To:   Network Commerce Inc.

      ---------------------
      ---------------------
      Facsimile:
      Attn:

      The undersigned hereby irrevocably exercises the right to purchase
_____________ shares of the Common Stock of Network Commerce Inc. a corporation
organized under the laws of the State of Washington (the "COMPANY"), evidenced
by the attached Warrant, and herewith [makes payment of the Exercise Price with
respect to such shares in full][elects to effect a Cashless Exercise (as defined
in Section 11(c) of such Warrant], all in accordance with the conditions and
provisions of said Warrant.

      The undersigned agrees not to offer, sell, transfer or otherwise dispose
of any Common Stock obtained on exercise of the Warrant, except under
circumstances that will not result in a violation of the Securities Act of 1933,
as amended, or any state securities laws.

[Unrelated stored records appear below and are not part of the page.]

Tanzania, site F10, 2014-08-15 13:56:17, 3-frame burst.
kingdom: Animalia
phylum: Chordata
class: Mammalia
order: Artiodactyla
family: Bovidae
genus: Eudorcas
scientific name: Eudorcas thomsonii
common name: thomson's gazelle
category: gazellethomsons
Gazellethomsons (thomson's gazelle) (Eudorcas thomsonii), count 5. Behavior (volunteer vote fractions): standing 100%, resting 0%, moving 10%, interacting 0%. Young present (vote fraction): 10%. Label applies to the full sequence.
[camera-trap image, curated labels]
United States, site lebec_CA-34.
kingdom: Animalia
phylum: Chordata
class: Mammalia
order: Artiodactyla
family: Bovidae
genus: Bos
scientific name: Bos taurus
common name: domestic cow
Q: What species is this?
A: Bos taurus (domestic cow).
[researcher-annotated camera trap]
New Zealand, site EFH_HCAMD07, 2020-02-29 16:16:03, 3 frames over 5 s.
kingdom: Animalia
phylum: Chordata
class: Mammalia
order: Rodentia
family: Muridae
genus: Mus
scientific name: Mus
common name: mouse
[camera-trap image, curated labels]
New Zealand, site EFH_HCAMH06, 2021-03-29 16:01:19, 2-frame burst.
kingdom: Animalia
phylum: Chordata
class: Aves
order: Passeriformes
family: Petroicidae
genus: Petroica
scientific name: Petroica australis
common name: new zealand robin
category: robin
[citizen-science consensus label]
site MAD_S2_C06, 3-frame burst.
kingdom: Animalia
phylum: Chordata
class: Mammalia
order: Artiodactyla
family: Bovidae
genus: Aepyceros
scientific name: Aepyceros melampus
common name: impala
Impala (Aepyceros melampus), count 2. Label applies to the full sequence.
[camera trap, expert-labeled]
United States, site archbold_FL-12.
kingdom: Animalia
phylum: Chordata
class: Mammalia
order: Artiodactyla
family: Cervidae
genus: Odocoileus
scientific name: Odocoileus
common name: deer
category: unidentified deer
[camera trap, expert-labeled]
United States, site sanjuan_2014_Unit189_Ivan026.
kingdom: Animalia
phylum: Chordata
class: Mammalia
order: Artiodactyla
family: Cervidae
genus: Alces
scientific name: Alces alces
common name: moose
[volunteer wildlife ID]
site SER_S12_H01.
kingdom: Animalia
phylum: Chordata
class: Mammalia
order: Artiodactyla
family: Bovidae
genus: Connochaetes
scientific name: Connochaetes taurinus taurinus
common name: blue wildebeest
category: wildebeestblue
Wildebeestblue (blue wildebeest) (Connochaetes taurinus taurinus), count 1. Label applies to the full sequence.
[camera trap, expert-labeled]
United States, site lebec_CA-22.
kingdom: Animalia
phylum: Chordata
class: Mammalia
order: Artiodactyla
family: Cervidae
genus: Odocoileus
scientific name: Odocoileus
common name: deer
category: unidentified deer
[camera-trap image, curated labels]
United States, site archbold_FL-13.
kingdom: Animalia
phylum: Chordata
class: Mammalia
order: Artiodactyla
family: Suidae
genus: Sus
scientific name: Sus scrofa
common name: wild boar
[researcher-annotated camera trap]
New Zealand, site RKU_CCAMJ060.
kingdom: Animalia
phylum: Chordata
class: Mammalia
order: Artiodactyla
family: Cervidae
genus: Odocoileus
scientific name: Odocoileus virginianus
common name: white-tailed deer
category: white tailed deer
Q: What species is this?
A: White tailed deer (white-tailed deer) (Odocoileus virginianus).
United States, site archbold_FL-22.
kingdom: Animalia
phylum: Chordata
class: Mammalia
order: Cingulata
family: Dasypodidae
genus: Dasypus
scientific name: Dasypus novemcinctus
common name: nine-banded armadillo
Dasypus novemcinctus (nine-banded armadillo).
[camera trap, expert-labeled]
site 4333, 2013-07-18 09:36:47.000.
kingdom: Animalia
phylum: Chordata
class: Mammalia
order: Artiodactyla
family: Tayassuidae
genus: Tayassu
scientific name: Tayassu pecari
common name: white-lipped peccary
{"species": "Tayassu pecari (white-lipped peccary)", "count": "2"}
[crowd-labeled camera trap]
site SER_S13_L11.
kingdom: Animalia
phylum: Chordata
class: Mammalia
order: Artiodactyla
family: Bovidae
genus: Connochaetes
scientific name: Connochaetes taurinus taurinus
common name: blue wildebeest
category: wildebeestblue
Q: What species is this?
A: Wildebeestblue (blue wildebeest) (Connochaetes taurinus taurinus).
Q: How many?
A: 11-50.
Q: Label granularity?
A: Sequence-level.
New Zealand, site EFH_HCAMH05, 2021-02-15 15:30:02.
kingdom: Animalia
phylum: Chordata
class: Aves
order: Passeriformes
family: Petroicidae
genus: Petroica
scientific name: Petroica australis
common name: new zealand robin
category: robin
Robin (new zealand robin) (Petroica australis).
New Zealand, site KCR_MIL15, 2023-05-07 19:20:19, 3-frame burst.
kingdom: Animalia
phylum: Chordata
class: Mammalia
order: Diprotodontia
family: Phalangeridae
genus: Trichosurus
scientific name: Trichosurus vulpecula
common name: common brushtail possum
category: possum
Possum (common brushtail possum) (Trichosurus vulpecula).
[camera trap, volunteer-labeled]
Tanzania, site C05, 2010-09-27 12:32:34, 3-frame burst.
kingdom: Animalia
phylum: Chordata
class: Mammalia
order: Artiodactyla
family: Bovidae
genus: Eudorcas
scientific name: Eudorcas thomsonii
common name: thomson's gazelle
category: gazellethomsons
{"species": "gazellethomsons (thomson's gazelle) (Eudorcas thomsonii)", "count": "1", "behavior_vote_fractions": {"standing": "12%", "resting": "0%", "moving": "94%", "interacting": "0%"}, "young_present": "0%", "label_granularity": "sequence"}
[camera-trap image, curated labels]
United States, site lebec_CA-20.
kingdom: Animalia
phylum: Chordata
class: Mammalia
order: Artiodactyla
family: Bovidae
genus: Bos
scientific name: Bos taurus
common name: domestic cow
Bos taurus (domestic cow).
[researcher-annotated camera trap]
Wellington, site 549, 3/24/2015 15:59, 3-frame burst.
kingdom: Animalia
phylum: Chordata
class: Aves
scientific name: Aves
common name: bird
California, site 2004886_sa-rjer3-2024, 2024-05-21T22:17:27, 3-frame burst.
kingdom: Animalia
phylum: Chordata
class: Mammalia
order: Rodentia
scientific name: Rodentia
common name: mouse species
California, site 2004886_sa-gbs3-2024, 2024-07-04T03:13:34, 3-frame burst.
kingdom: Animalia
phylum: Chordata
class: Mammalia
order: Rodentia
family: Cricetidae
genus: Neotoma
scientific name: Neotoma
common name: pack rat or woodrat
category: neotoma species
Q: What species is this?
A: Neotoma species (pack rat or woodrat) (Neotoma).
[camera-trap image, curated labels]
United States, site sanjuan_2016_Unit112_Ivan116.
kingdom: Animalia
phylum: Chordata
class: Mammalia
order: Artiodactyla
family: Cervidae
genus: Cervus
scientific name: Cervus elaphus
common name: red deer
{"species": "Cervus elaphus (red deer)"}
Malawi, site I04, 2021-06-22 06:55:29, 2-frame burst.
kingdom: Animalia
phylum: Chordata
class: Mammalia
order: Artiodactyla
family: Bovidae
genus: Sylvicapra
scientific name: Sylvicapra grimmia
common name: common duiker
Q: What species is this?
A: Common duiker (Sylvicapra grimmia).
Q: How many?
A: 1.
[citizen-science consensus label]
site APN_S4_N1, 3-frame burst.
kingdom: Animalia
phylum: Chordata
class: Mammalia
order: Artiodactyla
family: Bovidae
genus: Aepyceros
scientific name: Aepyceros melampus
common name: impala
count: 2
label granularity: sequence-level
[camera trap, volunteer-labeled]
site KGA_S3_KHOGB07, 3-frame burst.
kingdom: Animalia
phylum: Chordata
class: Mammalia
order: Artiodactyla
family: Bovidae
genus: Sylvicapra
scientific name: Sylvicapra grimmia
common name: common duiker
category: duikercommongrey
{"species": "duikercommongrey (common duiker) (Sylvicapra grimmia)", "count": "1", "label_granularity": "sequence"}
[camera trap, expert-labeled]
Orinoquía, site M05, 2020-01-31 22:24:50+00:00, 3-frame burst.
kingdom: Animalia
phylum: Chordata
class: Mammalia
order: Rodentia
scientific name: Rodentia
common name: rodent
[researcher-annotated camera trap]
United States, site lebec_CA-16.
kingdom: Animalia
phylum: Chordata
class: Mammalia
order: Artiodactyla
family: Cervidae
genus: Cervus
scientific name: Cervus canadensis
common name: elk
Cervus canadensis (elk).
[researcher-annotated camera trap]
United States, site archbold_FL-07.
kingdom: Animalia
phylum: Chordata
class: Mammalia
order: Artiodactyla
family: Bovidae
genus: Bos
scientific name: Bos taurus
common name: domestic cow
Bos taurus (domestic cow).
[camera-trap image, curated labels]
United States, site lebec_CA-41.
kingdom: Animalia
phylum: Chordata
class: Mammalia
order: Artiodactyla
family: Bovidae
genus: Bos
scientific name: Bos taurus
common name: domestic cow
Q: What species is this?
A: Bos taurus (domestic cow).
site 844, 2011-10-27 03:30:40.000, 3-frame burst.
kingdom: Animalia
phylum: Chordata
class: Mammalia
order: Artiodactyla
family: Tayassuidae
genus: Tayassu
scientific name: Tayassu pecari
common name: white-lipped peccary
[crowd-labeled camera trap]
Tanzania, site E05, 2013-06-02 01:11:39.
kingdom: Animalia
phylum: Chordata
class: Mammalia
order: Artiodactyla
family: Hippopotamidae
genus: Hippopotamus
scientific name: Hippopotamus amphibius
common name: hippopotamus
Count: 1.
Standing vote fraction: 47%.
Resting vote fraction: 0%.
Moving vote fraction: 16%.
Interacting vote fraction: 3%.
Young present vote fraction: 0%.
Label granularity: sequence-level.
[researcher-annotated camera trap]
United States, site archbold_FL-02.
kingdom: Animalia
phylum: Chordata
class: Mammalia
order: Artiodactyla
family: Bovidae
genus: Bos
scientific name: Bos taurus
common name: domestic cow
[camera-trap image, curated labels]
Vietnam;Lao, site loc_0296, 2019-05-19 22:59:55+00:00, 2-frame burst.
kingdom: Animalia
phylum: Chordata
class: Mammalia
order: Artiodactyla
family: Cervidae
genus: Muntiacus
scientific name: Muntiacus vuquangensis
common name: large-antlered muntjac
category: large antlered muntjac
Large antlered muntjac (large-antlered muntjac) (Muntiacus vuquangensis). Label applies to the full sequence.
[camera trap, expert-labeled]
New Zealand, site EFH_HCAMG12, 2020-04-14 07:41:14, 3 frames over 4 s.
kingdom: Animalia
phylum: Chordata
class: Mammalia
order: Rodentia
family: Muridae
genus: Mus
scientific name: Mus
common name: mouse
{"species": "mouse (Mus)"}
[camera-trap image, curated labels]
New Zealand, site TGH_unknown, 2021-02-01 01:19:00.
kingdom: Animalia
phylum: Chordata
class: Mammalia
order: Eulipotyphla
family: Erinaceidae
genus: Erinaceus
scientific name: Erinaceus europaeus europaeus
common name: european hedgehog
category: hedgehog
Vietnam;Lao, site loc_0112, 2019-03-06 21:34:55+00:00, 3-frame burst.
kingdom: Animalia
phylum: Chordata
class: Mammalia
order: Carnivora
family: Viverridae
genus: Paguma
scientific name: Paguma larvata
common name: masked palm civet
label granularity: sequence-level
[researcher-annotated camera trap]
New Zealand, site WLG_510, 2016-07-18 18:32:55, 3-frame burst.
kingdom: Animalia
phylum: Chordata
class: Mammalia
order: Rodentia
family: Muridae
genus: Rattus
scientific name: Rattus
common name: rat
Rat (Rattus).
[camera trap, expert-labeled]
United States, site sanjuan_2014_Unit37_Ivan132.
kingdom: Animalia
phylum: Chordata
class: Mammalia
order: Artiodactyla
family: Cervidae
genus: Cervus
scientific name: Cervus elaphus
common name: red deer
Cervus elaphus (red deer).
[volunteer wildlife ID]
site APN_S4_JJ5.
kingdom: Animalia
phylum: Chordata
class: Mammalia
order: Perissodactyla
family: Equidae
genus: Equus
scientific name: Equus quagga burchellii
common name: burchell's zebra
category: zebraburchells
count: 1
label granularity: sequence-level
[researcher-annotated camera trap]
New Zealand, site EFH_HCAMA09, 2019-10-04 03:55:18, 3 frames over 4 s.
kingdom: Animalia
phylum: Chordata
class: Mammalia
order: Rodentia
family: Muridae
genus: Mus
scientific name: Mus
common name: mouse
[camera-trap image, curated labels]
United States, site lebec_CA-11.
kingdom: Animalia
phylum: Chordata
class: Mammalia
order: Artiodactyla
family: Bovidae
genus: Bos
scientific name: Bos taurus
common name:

   o     The undersigned requests that the Company cause its transfer agent
         to electronically transmit the Common Stock issuable pursuant to this
         Exercise Agreement to the account of the undersigned or its nominee
         (which is _________________) with DTC through its Deposit Withdrawal
         Agent Commission System ("DTC TRANSFER"), provided that such transfer
         agent participates in the DTC Fast Automated Securities Transfer
         program.

   o     In lieu of receiving the shares of Common Stock issuable pursuant to
         this Exercise Agreement by way of DTC Transfer, the undersigned hereby
         requests that the Company cause its transfer agent to issue and deliver
         to the undersigned physical certificates representing such shares of
         Common Stock.

      The undersigned requests that a Warrant representing any unexercised
portion hereof be issued, pursuant to the Warrant, in the name of the Holder and
delivered to the undersigned at the address set forth below:

Dated:
      ------------------------             -------------------------------------
                                                      Signature of Holder

                                           -------------------------------------
                                                      Name of Holder (Print)

                                                      Address:
                                           -------------------------------------

                                           -------------------------------------

                                           -------------------------------------


                                       19
<PAGE>

                               FORM OF ASSIGNMENT


      FOR VALUE RECEIVED, the undersigned hereby sells, assigns, and transfers
all the rights of the undersigned under the within Warrant, with respect to the
number of shares of Common Stock covered thereby set forth hereinbelow, to:

NAME OF ASSIGNEE                     ADDRESS                       NO. OF SHARES






, and hereby irrevocably constitutes and appoints
_____________________________________ as agent and attorney-in-fact to transfer
said Warrant on the books of the within-named corporation, with full power of
substitution in the premises.


Dated:
      -----------------------,----------

In the presence of

------------------------

                                 Name:
                                      ------------------------------------------

                                     Signature:
                                              ----------------------------------
                                     Title of Signing Officer or Agent (if any):

                                             -----------------------------------
                                     Address:
                                             -----------------------------------

                                             -----------------------------------

                                      Note:  The  above   signature   should
                                             correspond exactly  with  the  name
                                             on the face of the within Warrant.